- Exercise passage:
== Segment start ==

When McKenzie’s—the bakery chain known for first creating the buttermilk drop in New Orleans—shuttered in 2000 from a scary health department report, a group of local investors purchased the company hoping to recalibrate the business. Originally, there were 49 locations. The revival resulted in bankruptcy, when the McKenzie's name and its formulas were sold off to Tastee Donuts, a longtime rival. Dwight, who grew up on buttermilk drops, noticed a serious opportunity. “You leave a void in the industry, you don’t have to be a rocket scientist to see a hole that you can fill,” he says.
But when McKenzie’s closed, Dwight was working two jobs—at a donut shop and Southern Hospitality Catering Company—when he began to collect used bakery equipment from advertisements in the newspaper. Every last tool, mixer, and whisk began to consume his grandmother’s garage over the course of the next three years. He opened the Buttermilk Drop Café & Bakery in 2004 shortly before Katrina hit. When the storm destroyed the space, he was forced to close until he was able to relocate to St. Claude Avenue in 2009, which was directly across the street from Court 13 headquarters at the time. The bakery has since relocated to the Gentilly neighborhood in New Orleans.
Even though the fame machine can often influence the ego with the rollercoaster of success, Dwight continues to tread forward between his acting roles and a grounded approach to reality. “I still pinch myself when I see people come into my bakery. I am blessed and very thankful for everything that I have.”
Like musician Mark Ibold of the band Pavement (who’s been known to bartend when he’s not on tour), in terms of his dedicated work ethic, Dwight explains that he will never give up baking in this lifetime, no matter how busy his acting career can become. “It’s difficult managing both acting and baking now, but it’s all about teamwork. I’m surrounding myself by competent, wonderful people who are helping me manage both industries,” he says.

== Segment end ==

- Set of tasks:
**1.** In the bakery passage, what year did Dwight open the Buttermilk Drop Café & Bakery?
**2.** Rewrite everything in the bakery passage from "But when McKenzie’s" down to "in New Orleans.", swapping "garage" for "basement".

- Supplied records:

== Segment start ==

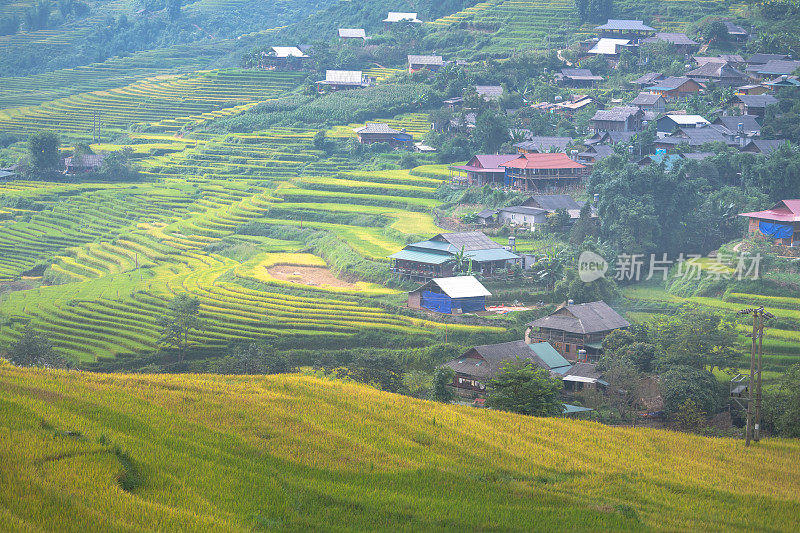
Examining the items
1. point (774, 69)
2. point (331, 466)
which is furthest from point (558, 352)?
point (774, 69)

== Segment end ==
== Segment start ==

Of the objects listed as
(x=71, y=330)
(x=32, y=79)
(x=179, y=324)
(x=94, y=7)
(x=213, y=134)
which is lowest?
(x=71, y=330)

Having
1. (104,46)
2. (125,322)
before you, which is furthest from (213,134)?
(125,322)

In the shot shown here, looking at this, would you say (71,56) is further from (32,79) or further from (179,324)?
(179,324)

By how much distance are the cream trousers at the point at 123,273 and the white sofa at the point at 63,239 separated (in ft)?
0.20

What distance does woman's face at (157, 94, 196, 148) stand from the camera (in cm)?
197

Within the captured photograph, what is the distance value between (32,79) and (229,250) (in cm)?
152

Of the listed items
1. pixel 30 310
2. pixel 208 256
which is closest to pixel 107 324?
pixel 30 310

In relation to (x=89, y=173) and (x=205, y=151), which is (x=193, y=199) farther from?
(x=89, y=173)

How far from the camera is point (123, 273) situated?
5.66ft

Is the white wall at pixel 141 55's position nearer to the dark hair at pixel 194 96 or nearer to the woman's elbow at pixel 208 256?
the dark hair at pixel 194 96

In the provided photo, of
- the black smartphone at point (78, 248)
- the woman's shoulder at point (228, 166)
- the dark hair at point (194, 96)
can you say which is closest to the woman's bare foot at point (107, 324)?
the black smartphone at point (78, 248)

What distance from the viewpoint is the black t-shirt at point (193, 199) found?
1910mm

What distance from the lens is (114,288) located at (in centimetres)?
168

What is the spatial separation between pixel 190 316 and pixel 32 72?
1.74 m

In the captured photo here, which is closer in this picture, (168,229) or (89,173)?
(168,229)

== Segment end ==

- Answer list:
**1.** 2004

**2.**
But when McKenzie’s closed, Dwight was working two jobs—at a donut shop and Southern Hospitality Catering Company—when he began to collect used bakery equipment from advertisements in the newspaper. Every last tool, mixer, and whisk began to consume his grandmother’s basement over the course of the next three years. He opened the Buttermilk Drop Café & Bakery in 2004 shortly before Katrina hit. When the storm destroyed the space, he was forced to close until he was able to relocate to St. Claude Avenue in 2009, which was directly across the street from Court 13 headquarters at the time. The bakery has since relocated to the Gentilly neighborhood in New Orleans.